## Task instructions
Copy out the records exactly, starting with the line that contains "What distance can be measured between point" and continuing through the end of the records.

## Material for the task

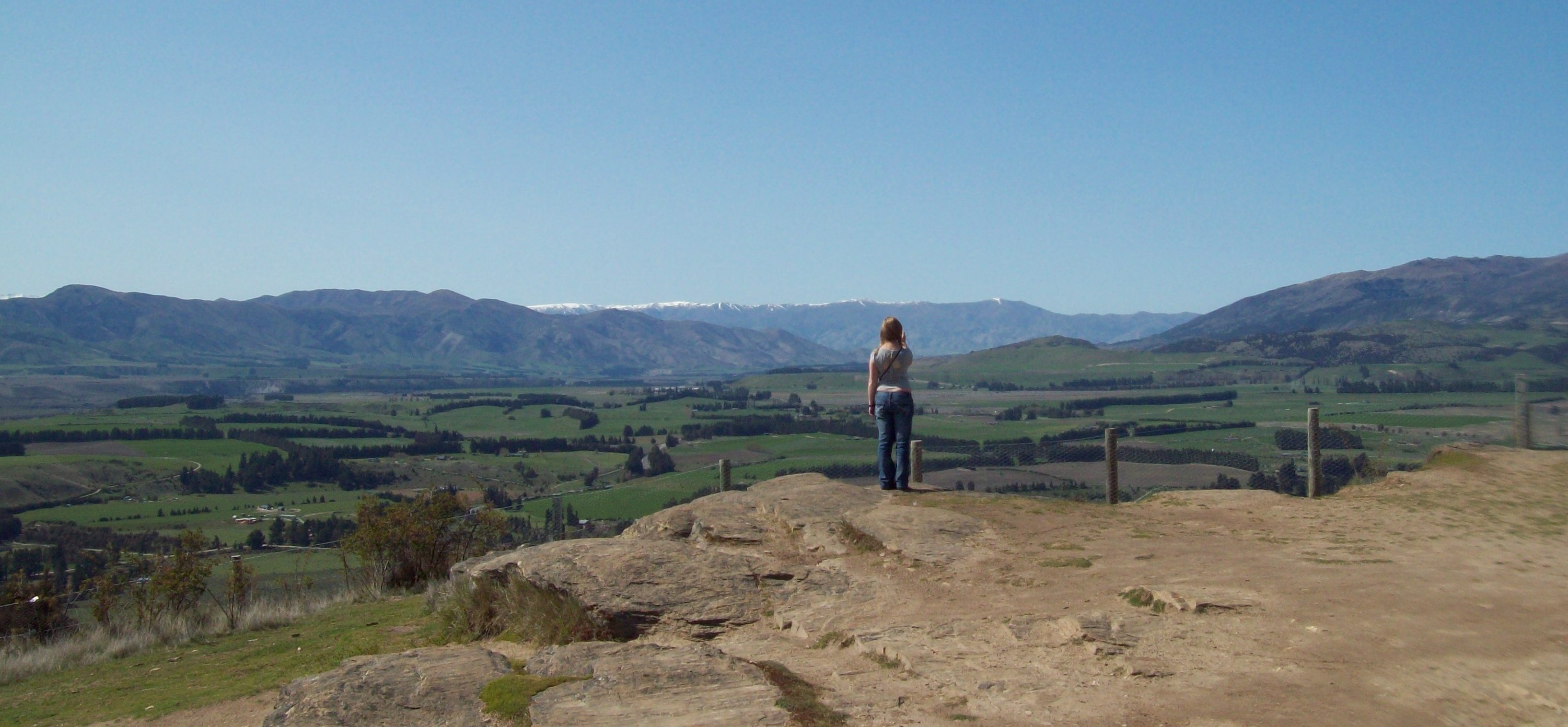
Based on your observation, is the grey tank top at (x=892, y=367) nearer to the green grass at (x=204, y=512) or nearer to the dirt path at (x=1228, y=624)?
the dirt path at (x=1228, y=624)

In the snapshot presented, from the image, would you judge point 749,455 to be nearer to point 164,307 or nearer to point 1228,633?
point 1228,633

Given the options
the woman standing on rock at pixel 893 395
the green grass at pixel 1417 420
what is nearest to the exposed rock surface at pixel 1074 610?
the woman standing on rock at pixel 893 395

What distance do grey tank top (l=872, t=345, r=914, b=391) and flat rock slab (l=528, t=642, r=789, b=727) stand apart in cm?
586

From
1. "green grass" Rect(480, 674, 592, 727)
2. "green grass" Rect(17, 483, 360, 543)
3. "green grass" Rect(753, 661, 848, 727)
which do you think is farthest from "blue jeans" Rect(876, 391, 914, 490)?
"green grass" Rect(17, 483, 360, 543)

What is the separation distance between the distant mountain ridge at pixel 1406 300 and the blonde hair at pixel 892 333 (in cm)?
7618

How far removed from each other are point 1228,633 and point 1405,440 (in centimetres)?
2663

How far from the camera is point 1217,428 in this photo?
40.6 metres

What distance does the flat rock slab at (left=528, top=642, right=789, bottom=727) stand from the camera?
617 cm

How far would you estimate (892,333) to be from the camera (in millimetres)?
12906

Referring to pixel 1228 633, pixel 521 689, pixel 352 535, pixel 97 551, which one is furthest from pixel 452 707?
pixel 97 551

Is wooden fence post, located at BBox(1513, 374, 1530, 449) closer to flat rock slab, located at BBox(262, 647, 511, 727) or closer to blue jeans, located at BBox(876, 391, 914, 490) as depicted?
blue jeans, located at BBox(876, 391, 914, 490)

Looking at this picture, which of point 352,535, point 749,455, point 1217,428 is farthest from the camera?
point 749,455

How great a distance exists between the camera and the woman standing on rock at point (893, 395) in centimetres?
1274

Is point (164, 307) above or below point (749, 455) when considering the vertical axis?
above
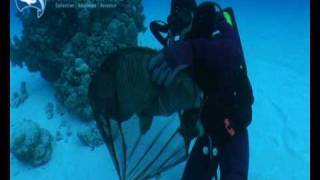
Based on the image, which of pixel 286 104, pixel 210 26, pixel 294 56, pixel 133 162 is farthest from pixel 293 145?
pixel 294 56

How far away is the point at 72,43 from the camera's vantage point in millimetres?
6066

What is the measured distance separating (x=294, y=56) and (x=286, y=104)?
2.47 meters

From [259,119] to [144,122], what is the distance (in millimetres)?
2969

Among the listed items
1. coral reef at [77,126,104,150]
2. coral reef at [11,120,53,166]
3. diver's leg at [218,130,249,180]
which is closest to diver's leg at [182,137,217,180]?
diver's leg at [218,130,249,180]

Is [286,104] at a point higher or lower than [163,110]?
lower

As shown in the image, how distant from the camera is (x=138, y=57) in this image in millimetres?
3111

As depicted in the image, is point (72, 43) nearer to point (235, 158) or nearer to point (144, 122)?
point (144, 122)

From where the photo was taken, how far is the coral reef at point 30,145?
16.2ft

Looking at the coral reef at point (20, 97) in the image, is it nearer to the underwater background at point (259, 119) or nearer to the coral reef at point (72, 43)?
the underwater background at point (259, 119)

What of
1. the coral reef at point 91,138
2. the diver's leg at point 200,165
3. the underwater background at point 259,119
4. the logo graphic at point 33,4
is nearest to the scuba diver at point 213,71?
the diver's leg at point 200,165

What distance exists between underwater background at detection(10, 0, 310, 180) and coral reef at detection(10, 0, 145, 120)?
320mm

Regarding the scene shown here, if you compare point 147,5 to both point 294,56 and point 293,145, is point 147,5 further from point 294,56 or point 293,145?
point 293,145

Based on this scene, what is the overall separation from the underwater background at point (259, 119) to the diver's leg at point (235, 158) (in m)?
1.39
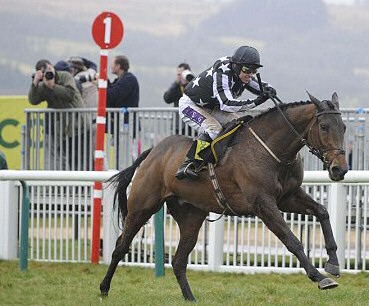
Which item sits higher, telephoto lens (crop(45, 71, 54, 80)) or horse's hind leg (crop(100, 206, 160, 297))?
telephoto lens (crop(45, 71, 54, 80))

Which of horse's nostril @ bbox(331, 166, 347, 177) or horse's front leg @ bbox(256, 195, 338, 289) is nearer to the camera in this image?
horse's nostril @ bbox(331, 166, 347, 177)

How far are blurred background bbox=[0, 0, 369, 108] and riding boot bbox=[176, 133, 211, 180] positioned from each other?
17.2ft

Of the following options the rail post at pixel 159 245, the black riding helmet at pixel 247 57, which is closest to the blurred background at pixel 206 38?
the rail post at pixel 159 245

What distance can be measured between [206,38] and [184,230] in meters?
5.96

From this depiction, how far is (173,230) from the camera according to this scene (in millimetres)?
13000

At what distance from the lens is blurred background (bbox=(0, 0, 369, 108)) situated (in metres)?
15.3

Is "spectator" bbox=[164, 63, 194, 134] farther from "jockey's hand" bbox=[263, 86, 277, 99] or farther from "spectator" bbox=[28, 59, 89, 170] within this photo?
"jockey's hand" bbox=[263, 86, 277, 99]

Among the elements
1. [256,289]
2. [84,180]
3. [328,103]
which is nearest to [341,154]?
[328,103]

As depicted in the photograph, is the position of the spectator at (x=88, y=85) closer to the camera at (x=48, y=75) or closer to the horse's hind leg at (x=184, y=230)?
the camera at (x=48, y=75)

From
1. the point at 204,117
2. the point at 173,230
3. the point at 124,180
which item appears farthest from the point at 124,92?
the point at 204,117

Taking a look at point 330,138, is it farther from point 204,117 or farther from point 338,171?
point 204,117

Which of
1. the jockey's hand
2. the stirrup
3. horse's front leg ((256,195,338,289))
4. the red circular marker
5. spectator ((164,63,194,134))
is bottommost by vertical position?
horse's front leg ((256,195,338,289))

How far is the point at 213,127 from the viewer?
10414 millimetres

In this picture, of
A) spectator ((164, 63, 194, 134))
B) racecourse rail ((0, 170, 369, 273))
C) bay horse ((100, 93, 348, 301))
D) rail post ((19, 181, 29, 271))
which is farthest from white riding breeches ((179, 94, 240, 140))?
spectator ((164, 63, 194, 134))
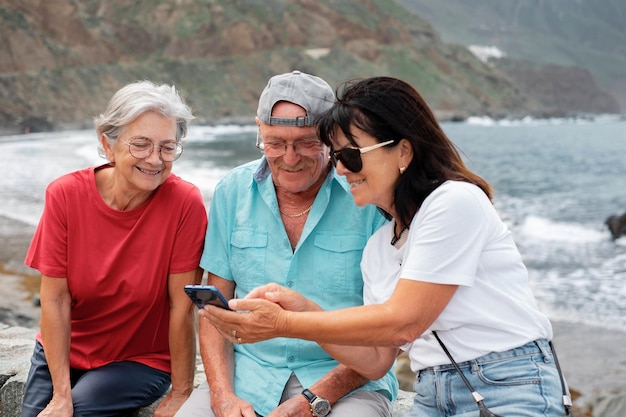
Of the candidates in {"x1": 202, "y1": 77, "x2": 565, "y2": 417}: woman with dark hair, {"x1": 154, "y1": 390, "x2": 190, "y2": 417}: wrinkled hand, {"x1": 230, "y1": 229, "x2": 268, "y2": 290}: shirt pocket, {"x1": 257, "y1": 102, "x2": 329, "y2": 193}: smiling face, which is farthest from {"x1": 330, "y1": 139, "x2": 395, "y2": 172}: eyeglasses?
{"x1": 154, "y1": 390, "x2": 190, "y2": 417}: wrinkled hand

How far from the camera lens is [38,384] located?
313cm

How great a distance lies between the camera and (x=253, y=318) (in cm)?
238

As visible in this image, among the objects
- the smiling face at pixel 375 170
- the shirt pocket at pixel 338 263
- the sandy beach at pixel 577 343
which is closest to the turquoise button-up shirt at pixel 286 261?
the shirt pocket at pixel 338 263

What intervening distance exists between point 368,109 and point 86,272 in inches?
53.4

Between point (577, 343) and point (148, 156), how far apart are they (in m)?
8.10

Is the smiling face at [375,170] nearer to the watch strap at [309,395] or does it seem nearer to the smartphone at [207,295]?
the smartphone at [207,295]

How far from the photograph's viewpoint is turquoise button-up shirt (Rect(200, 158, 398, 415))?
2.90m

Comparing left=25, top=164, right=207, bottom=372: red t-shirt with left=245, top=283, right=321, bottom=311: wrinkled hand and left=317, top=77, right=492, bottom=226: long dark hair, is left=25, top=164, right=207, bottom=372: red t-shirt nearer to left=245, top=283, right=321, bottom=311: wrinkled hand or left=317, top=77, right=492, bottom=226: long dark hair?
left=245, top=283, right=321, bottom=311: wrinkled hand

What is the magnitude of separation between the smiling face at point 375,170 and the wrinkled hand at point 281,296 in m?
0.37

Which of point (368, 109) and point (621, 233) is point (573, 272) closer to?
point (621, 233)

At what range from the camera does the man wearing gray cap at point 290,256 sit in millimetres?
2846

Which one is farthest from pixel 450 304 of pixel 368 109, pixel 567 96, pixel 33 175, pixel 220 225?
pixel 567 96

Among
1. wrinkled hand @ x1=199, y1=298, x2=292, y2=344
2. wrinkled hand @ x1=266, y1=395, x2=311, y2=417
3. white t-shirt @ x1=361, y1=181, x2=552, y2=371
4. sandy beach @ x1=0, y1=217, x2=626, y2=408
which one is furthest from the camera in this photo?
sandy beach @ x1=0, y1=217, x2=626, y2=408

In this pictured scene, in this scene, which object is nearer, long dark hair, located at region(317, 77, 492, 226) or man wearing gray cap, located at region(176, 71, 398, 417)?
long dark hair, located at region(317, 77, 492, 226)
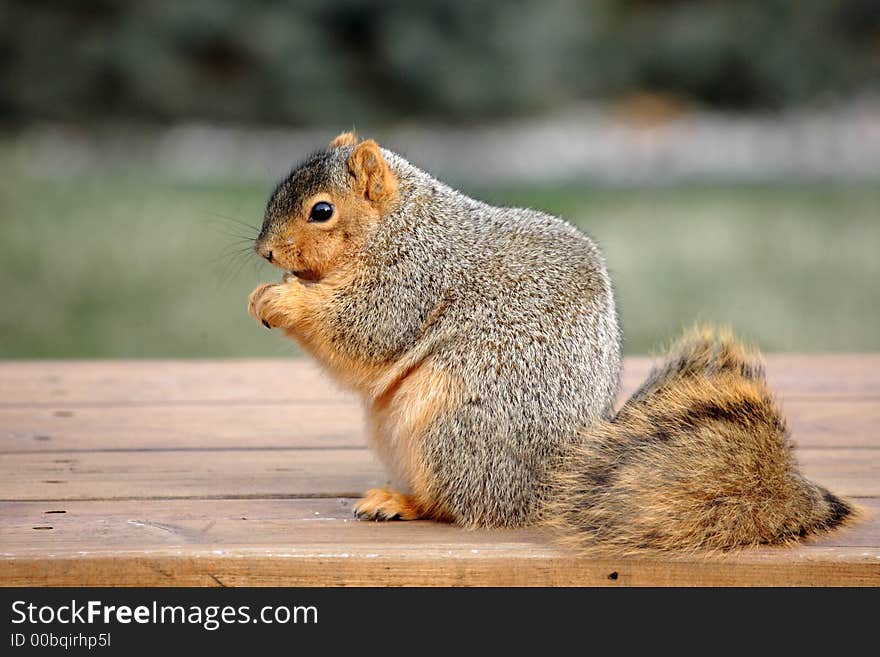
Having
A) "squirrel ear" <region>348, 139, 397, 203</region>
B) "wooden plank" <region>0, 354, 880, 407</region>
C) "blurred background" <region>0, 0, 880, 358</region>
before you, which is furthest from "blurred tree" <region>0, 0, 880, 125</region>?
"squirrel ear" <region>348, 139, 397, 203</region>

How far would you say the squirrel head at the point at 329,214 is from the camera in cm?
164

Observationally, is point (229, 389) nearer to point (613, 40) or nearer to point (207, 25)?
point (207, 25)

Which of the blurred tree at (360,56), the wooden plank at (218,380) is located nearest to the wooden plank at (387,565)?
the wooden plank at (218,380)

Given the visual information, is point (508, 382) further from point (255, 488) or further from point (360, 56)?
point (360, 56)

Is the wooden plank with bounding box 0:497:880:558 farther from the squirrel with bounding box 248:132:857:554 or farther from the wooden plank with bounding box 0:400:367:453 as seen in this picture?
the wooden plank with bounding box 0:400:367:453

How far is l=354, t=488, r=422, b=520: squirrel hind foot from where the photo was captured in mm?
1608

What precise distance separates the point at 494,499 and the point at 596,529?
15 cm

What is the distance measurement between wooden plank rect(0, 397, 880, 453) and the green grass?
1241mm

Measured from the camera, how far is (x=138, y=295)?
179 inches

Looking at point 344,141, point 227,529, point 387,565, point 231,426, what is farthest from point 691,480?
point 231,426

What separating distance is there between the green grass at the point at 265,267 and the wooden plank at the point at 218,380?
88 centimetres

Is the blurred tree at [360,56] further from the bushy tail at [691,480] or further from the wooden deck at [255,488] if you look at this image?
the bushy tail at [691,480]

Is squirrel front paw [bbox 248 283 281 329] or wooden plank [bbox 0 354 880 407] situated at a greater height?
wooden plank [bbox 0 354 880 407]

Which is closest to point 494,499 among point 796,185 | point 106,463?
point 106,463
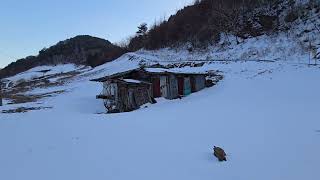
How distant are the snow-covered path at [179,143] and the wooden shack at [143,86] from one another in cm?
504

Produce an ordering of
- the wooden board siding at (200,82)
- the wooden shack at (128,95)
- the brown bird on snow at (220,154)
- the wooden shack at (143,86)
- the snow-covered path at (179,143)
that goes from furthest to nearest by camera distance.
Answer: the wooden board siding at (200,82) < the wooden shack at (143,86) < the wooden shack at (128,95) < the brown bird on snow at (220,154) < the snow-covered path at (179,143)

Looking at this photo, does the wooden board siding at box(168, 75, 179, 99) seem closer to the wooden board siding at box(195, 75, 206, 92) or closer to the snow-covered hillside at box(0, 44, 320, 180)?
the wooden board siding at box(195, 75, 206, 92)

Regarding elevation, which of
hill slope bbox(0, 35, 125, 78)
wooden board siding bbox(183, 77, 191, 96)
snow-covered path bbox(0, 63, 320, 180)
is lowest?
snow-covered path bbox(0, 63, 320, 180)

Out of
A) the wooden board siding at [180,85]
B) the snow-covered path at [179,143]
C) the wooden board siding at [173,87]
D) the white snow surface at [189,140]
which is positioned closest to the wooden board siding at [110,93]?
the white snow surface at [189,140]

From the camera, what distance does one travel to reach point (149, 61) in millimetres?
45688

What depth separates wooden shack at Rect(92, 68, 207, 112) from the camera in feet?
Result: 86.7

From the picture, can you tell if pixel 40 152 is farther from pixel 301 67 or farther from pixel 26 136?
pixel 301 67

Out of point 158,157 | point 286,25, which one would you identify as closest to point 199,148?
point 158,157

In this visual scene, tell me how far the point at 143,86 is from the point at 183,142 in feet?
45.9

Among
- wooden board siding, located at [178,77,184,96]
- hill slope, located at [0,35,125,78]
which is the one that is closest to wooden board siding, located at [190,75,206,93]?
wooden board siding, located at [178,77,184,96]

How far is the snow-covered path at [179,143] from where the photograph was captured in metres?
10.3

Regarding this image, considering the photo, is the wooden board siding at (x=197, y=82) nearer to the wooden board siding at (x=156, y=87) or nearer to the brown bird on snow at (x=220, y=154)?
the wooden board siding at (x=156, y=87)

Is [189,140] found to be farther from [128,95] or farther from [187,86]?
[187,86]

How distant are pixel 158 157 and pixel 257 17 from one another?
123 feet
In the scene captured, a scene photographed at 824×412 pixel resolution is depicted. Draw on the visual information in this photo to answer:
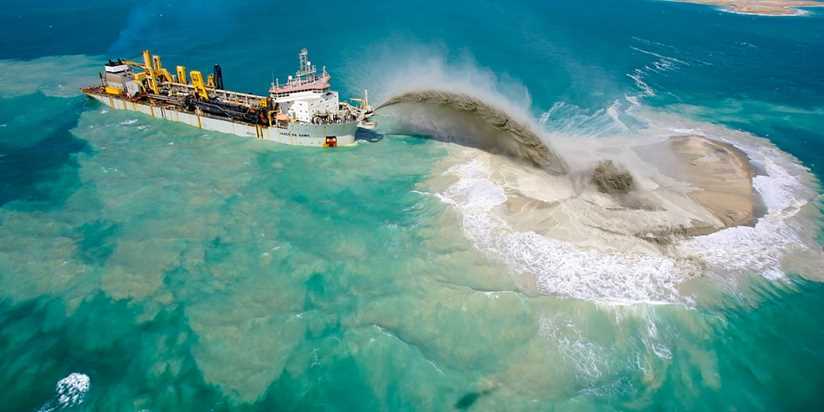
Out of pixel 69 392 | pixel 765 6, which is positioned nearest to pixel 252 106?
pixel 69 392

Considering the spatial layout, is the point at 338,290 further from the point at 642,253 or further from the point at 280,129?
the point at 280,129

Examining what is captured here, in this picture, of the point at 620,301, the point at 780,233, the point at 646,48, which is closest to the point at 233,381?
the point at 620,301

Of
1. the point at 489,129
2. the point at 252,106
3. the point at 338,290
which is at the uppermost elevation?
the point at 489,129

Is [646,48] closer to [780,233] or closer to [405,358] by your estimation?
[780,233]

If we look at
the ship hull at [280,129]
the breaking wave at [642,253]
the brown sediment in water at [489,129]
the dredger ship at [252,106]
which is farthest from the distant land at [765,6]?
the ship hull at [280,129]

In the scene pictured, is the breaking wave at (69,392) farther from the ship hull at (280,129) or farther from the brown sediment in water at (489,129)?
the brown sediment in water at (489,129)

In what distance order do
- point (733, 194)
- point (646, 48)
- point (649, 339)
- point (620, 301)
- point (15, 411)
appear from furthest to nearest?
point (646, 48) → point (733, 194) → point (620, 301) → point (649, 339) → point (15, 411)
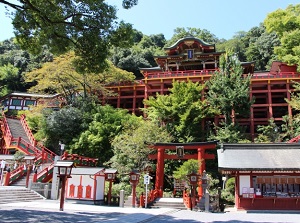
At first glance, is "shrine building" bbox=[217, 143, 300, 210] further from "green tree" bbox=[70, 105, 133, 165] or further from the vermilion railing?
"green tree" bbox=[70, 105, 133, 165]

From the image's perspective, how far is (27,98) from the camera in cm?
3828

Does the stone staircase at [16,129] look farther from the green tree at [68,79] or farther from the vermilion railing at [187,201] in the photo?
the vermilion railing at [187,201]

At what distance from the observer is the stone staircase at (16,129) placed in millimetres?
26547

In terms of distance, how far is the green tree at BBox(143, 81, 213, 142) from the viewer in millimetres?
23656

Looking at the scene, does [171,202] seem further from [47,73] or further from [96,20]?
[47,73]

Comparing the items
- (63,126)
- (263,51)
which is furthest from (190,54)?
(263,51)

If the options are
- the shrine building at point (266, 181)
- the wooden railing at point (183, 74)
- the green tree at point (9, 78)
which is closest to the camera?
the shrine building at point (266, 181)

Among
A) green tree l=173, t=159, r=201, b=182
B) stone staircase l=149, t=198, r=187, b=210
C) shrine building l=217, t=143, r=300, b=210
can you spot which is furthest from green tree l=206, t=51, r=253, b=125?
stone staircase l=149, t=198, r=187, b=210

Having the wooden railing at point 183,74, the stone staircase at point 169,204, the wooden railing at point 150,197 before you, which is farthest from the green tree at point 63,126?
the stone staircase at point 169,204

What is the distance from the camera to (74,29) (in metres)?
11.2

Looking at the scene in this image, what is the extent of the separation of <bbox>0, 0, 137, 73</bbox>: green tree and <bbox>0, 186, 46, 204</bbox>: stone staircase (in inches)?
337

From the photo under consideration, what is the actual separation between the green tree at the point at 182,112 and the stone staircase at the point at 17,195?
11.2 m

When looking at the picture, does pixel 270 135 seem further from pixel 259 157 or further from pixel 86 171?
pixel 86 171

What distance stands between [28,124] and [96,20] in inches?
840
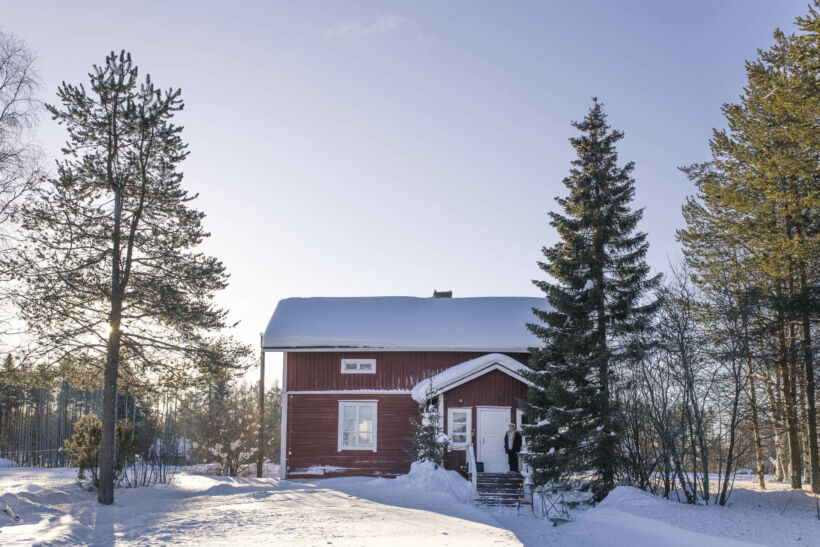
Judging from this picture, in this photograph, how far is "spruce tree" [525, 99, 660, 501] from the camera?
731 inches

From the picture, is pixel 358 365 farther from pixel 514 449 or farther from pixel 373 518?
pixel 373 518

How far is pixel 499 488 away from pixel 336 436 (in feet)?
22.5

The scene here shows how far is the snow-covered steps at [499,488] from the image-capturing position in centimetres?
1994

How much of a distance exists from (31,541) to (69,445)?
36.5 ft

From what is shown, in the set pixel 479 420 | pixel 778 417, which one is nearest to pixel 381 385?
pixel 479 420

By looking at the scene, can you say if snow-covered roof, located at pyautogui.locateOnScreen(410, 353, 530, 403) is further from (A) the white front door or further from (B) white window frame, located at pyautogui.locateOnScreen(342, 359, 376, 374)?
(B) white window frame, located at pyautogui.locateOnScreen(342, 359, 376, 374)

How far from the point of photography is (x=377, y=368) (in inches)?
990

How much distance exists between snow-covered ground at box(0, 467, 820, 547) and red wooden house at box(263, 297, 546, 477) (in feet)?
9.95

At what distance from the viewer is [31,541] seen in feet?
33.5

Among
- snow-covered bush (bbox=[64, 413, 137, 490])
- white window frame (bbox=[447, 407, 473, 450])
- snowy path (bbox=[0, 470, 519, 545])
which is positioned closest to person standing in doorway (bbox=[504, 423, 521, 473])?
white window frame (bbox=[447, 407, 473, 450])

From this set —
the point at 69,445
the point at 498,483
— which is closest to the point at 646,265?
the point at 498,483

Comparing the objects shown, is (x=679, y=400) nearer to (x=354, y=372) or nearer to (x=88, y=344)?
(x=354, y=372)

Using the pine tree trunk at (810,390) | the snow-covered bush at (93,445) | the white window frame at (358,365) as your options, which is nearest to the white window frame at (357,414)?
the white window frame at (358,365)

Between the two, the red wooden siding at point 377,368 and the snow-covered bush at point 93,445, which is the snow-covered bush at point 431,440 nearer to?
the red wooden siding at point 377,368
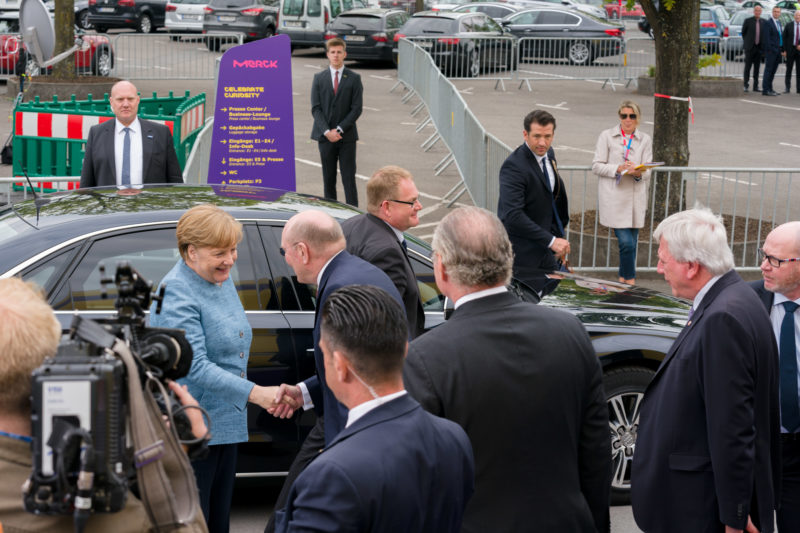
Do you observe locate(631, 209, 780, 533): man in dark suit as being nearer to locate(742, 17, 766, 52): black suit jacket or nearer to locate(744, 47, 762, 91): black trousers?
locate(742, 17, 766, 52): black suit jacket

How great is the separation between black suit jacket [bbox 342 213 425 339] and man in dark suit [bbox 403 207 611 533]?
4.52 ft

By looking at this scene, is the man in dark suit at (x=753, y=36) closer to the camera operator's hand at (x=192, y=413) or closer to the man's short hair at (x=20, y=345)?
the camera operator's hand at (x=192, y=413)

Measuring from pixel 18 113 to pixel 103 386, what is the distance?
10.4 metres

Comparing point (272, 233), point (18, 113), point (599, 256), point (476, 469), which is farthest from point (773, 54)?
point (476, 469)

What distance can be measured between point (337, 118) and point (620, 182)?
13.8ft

## Solution for this problem
What distance can be measured between point (337, 118) and point (620, 182)?
13.8ft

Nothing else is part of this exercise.